◆ **Objective**
Can you retype every one of the lines below, keeping each character, number and punctuation mark unchanged?

◆ **Data to process**

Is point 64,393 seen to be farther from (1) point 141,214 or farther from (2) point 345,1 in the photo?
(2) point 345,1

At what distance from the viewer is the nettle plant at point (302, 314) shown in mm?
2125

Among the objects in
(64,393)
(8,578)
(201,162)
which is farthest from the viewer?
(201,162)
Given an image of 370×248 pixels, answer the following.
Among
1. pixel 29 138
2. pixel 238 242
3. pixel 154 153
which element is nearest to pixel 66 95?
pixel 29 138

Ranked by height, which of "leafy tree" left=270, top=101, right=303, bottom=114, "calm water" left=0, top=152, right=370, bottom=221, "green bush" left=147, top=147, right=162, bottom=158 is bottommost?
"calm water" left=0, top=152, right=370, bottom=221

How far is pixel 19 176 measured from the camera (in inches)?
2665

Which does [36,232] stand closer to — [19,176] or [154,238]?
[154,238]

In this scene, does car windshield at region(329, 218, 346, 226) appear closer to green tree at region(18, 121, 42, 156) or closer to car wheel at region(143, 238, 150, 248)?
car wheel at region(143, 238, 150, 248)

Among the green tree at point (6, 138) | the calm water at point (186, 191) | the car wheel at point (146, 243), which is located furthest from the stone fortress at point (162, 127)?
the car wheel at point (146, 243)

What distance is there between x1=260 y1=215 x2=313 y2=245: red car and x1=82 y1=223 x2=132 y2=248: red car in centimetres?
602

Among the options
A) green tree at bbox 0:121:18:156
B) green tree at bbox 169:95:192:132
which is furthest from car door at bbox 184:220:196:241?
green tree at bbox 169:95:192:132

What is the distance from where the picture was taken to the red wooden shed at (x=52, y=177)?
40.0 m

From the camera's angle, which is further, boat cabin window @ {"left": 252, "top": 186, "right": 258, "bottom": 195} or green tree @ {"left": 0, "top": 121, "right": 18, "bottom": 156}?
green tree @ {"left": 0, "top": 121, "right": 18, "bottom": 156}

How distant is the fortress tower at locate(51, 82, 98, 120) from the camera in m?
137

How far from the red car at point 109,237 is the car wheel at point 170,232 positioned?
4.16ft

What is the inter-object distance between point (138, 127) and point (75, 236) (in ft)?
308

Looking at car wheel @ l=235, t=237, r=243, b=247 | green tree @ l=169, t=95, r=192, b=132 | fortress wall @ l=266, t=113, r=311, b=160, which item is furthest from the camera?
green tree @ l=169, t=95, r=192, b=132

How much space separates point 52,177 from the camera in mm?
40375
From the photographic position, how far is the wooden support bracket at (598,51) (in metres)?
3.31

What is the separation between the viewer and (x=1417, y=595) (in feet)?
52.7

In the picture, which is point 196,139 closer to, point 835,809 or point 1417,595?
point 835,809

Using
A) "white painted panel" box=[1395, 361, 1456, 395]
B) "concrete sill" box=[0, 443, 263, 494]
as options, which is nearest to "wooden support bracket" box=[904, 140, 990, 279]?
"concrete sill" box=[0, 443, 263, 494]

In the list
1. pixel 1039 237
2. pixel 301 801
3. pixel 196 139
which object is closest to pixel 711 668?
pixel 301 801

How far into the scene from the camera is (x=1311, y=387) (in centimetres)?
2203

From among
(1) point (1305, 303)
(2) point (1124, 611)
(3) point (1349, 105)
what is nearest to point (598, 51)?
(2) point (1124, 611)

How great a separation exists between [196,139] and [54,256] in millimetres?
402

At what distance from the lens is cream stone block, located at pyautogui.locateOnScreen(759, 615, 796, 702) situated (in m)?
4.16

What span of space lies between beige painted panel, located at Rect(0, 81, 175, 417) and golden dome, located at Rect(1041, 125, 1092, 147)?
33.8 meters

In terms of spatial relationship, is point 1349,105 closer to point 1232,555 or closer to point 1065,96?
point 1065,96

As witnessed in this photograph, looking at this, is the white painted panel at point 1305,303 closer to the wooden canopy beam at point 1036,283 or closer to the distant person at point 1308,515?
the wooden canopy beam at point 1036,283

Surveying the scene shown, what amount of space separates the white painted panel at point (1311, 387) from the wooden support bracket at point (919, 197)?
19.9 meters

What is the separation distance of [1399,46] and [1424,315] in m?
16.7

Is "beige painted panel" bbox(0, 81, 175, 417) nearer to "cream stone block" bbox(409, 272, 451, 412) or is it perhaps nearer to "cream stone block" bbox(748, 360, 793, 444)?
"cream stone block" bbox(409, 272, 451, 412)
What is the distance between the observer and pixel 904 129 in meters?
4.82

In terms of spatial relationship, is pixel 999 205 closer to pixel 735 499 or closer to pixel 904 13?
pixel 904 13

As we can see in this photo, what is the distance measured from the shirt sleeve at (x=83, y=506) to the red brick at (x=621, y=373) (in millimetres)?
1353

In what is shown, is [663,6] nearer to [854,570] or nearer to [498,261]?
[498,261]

◆ **Exercise solution**
Is point 64,393 seen to be farther from (1) point 141,214 or farther from (2) point 345,1 in the photo?
(2) point 345,1

At what distance from the viewer is the nettle plant at point (302, 314) shown in mm?
2125

Among the objects in
(64,393)
(8,578)
(201,162)
which is farthest from the viewer?
(201,162)
Given an image of 370×248 pixels, answer the following.
Among
1. pixel 29 138
2. pixel 238 242
3. pixel 154 153
which element is nearest to pixel 66 95?
pixel 29 138

Ranked by height, which of "leafy tree" left=270, top=101, right=303, bottom=114, "calm water" left=0, top=152, right=370, bottom=221, "green bush" left=147, top=147, right=162, bottom=158 is bottommost?
"calm water" left=0, top=152, right=370, bottom=221

How far is pixel 19 176 measured from the camera (in inches)?
2665

Which does [36,232] stand closer to — [19,176] or [154,238]?
[154,238]

In this scene, does car windshield at region(329, 218, 346, 226) appear closer to green tree at region(18, 121, 42, 156) or closer to car wheel at region(143, 238, 150, 248)?
car wheel at region(143, 238, 150, 248)

Among the green tree at point (6, 138) | the calm water at point (186, 191) | the car wheel at point (146, 243), which is located furthest from the stone fortress at point (162, 127)?
the car wheel at point (146, 243)

What distance is there between x1=260 y1=215 x2=313 y2=245: red car and x1=82 y1=223 x2=132 y2=248: red car in centimetres?
602

Among the options
A) green tree at bbox 0:121:18:156
B) green tree at bbox 169:95:192:132
which is furthest from car door at bbox 184:220:196:241?
green tree at bbox 169:95:192:132

What is the distance from where the picture was taken to the red wooden shed at (x=52, y=177)?
40.0 m

From the camera's angle, which is further, boat cabin window @ {"left": 252, "top": 186, "right": 258, "bottom": 195} or green tree @ {"left": 0, "top": 121, "right": 18, "bottom": 156}?
green tree @ {"left": 0, "top": 121, "right": 18, "bottom": 156}

How distant is the fortress tower at locate(51, 82, 98, 120) from the camera in m?
137

How far from the red car at point 109,237 is the car wheel at point 170,232 positioned?
4.16ft

What is the inter-object distance between point (138, 127) and point (75, 236) (in ft)?
308

Looking at car wheel @ l=235, t=237, r=243, b=247 | green tree @ l=169, t=95, r=192, b=132 | fortress wall @ l=266, t=113, r=311, b=160, which item is furthest from the camera?
green tree @ l=169, t=95, r=192, b=132

How much space separates point 52,177 from the camera in mm?
40375
From the photographic position, how far is the wooden support bracket at (598,51) (in metres)?
3.31

What is the separation between the viewer and (x=1417, y=595) (in feet)?
52.7

In the picture, which is point 196,139 closer to, point 835,809 or point 1417,595?
point 835,809

Using
A) "white painted panel" box=[1395, 361, 1456, 395]
B) "concrete sill" box=[0, 443, 263, 494]
as options, which is nearest to "wooden support bracket" box=[904, 140, 990, 279]?
"concrete sill" box=[0, 443, 263, 494]

In the list
1. pixel 1039 237
2. pixel 301 801
3. pixel 196 139
which object is closest to pixel 711 668?
pixel 301 801

How far into the scene from the camera is (x=1311, y=387) (in centimetres)?
2203

From among
(1) point (1305, 303)
(2) point (1124, 611)
(3) point (1349, 105)
what is nearest to point (598, 51)?
(2) point (1124, 611)

How great a separation exists between [196,139] and [54,256] in millimetres?
402

At what distance from the lens is cream stone block, located at pyautogui.locateOnScreen(759, 615, 796, 702) situated (in m)?
4.16

What span of space lies between beige painted panel, located at Rect(0, 81, 175, 417) and golden dome, located at Rect(1041, 125, 1092, 147)?
33.8 meters

In terms of spatial relationship, is point 1349,105 closer to point 1232,555 or closer to point 1065,96?
point 1065,96

As witnessed in this photograph, looking at this, is the white painted panel at point 1305,303 closer to the wooden canopy beam at point 1036,283 or closer to the distant person at point 1308,515?
the wooden canopy beam at point 1036,283

Surveying the scene shown, what amount of space separates the white painted panel at point (1311, 387) from the wooden support bracket at point (919, 197)?
19.9 meters

What is the separation distance of [1399,46] and [1424,315] in m?
16.7

Is "beige painted panel" bbox(0, 81, 175, 417) nearer to "cream stone block" bbox(409, 272, 451, 412) or is it perhaps nearer to "cream stone block" bbox(748, 360, 793, 444)?
"cream stone block" bbox(409, 272, 451, 412)
What is the distance between the observer and pixel 904 129 in meters?
4.82

In terms of spatial relationship, is pixel 999 205 closer to pixel 735 499 or closer to pixel 904 13?
pixel 904 13

As we can see in this photo, what is the distance measured from the shirt sleeve at (x=83, y=506) to the red brick at (x=621, y=373) (in millimetres)?
1353

In what is shown, is [663,6] nearer to [854,570] or nearer to [498,261]?
[498,261]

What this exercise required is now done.